I used to have a RAID 6 (created with mdadm) consisting of 7 HDDs (5+2).
One disk (#7) died and I removed it.
I figured that there are still (5+1) disks left, so one spare still - and continued working with it until I can buy a new HDD. But then disaster struck and took out another drive (#6), /proc/mdstat told me there are now only 5 drives, so I had no reserve left.

I checked the disk that gave up last (#6) with SMART etc and it came out ok, so I figured it was maybe a software hickup and added it back in the RAID as a new drive (mdadm --add) and it started syncing. At about 2% the PC froze, upon reboot only 3 drives where in the RAID (#1,#2,#3).
I checked the missing drives (#4,#5) with mdadm -E and they where ok, superblocks and all. So I figured they where not in the RAID due to the crash before and I have to manually add them to the RAID for some reason.
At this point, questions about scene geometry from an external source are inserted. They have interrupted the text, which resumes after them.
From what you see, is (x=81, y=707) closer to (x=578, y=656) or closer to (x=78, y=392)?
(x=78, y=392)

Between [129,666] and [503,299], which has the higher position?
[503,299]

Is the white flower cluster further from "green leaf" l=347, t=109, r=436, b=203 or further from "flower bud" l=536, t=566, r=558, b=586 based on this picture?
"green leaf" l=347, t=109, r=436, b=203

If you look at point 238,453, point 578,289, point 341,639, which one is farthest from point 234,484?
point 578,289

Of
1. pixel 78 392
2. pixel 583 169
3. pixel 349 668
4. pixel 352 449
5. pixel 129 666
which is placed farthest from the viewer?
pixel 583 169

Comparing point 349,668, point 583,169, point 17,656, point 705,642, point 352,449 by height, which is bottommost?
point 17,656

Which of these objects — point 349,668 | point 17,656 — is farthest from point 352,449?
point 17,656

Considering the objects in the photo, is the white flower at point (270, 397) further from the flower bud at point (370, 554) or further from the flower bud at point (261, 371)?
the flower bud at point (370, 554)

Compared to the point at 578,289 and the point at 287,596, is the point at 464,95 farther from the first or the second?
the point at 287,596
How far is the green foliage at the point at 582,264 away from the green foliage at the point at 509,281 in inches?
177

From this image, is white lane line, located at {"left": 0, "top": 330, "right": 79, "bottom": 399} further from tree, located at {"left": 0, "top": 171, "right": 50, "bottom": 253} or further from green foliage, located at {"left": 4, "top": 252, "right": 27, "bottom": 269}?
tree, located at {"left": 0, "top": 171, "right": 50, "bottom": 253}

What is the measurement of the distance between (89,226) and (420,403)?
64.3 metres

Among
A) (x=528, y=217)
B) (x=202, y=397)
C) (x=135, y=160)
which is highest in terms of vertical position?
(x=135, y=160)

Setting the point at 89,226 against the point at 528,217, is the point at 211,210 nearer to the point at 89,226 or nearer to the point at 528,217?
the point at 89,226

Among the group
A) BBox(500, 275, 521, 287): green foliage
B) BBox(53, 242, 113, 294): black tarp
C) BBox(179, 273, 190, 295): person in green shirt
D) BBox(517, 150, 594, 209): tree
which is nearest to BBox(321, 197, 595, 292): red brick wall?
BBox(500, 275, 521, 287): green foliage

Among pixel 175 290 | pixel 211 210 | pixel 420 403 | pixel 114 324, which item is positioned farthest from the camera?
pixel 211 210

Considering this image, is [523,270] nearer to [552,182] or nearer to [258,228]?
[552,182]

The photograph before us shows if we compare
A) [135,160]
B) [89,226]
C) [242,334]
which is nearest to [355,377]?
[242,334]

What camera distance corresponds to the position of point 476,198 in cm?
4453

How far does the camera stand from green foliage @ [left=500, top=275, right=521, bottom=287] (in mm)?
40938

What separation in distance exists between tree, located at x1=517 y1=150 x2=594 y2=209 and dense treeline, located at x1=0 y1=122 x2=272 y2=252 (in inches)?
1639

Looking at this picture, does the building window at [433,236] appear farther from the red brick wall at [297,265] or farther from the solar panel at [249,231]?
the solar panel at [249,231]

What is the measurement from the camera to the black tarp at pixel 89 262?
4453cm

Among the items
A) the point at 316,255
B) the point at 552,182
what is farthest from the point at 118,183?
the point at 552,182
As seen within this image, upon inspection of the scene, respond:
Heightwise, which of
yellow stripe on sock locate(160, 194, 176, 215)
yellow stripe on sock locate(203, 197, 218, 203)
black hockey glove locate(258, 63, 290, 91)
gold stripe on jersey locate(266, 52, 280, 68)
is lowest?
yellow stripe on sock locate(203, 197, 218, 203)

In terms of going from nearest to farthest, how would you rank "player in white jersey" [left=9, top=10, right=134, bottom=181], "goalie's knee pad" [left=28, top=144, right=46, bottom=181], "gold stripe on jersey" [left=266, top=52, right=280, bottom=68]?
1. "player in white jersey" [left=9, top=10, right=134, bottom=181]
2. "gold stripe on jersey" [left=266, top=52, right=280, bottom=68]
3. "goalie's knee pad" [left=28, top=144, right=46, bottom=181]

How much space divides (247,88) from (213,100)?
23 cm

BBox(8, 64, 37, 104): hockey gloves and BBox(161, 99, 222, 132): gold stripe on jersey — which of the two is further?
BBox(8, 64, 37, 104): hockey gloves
Now the big mistake was to use --add for the first device (#5) I tried to get back in the RAID and looking at the RAID info, it was added as "spare".
Then strange things happened again with the PC and I checked for Hardware errors. Found that 2 IDE controllers where not behaving well any longer, probably causing all the trouble.

Now to get the data back I tried to copy every HD that was at one time part of the RAID to image files (with dd if=/dev/hdx of=/mnt/backup/hdx), so I would only have to use the on-board controller. So now I have 6 files which are images of the 6 HDDs that where formerly installed, 4 of which where pretty much untouched (#1,#2,#3,#4), one was added as a new drive that started syncing while the RAID was still active (#6) and one was added as spare while the RAID was inactive (#5).

NeddySeagoon · Posted: Sat Nov 17, 2007 12:52 pm Post subject:

fLares,

The bad news is that you may not get any data back but to help you work with the disk images we need to know.

1) how the drives in the raid set were partitioned, if at all.
2) how the images were made. (The exact commands)
3) the command you used to attach the images to /dev/loopX
There are a lot of pitfalls in those steps
_________________
Regards,

NeddySeagoon

Computer users fall into two groups:-
those that do backups
those that have never had a hard drive fail.

fLares · n00b Joined: 05 May 2005 Posts: 15

Hi.

1) The drives where originally partitioned only to have 1 large partition each. They were all the same size, 160GB. So I had /dev/hda1 /dev/hdc1, etc...
2) The images where made with dd if=/dev/hda1 of=/backup/hda etc
3) I used losetup /backup/hda /dev/loop1 etc

I still have the original hard disks though, just in case. (Can't mount them all though, since I have lost 2 IDE Controller cards to hardware failures. Most likely it is the mainboard that causes the problems though, so the controllers may work in a different system)

Many Thanks
Aurora

NeddySeagoon · Posted: Tue Nov 27, 2007 7:52 pm Post subject:

fLares,

I know what to try but I don't know where the information is you need to change.
You need to hack the metadata to make one of the failed (or spare) images appear good, even if its not.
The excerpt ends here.